Énoncé:
Répondez aux questions suivantes à partir du texte sur les femmes migrantes présenté ci-dessous.
(a) Quelle part des migrants le texte attribue-t-il aux femmes ?
(b) Dans quels hôtels des femmes se sont-elles battues pour leurs droits, et pendant quelle période ?
(c) Quelles institutions imposent les programmes d'ajustement structurel néolibéraux ?

Texte source:
'''

Publié le Samedi 18 mars 2023 à 09h00.

Femmes migrantes, femmes debout

Dire aujourd’hui que 50 % des migrantEs sont des femmes est devenu presque une banalité mais cela ne signifie pas qu’elles sortent pour autant de l’invisibilité. Sauf quand elles se battent pour leurs droits, comme dans les hôtels Ibis entre 2019 et 2021.

Cette migration féminine, par sa présence massive, est partie intégrante de la résistance aux politiques migratoires violentes mises en place par tous les gouvernements de la forteresse Europe, avec la complicité de nombreux régimes réactionnaires du Sud. Ces derniers servent, moyennant finance, de gardes-chiourmes pour leurs propres populations.

« Migrantes : servantes de la mondialisation »

Les femmes des pays sous domination de l’impérialisme sont en première ligne de sa politique d’asservissement, de violence militaire, de pillage direct et indirect (via la dette avec les programmes d’ajustement structurel néolibéraux imposés par la Banque mondiale et le FMI). Poussées à l’émigration par les guerres, les désastres écologiques, la misère et l’endettement de leur famille, bien souvent à leur charge et aux besoins de laquelle elles tentent ainsi de subvenir, ces femmes transgressent à la fois le rôle qu’on leur assigne dans le pays de départ et celui que l’Union européenne voudrait leur imposer.

'''

Éléments issus d'une source de données:
'''

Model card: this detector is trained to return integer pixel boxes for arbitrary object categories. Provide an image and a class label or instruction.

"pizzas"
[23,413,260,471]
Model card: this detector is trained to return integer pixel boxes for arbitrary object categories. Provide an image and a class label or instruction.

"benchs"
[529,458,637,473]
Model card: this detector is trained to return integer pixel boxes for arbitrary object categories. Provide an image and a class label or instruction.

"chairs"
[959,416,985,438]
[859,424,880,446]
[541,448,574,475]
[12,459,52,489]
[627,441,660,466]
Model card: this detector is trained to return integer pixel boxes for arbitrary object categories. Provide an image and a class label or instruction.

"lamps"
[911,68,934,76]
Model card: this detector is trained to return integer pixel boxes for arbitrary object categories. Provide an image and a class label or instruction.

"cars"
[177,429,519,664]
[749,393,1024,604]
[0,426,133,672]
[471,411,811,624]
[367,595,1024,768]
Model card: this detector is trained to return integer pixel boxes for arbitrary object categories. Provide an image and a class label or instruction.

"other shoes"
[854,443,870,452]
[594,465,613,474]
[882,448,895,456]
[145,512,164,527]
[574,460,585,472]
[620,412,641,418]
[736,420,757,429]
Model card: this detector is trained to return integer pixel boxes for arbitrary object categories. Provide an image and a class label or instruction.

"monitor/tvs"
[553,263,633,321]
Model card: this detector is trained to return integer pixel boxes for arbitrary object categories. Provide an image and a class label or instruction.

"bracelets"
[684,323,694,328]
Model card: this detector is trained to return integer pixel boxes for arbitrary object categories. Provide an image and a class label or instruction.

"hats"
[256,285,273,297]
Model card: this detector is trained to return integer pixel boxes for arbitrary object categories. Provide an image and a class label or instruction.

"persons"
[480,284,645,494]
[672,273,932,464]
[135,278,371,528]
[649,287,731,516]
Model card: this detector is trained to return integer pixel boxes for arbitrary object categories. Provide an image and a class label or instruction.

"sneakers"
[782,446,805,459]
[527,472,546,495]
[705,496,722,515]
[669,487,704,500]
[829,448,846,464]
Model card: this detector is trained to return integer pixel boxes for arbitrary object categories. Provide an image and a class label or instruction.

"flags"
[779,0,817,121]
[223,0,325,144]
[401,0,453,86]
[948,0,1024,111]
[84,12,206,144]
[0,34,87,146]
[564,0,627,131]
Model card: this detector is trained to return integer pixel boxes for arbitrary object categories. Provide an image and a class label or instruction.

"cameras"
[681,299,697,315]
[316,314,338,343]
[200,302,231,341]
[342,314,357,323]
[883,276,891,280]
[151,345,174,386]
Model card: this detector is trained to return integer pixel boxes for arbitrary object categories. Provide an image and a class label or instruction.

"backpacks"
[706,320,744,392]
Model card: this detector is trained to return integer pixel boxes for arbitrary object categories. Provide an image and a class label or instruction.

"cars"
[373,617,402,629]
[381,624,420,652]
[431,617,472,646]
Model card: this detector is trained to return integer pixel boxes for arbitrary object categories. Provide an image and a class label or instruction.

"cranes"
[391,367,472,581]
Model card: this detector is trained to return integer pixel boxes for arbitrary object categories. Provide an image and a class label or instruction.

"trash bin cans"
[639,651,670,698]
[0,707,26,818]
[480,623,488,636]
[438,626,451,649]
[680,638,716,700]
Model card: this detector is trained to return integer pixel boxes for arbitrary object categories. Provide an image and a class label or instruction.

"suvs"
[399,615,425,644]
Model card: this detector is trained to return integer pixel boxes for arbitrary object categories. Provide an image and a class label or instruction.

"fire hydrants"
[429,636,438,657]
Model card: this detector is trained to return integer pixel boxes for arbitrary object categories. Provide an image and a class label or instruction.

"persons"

'''

Corrigé:
(a) 50 % des migrants sont des femmes.
(b) Dans les hôtels Ibis, entre 2019 et 2021.
(c) La Banque mondiale et le FMI.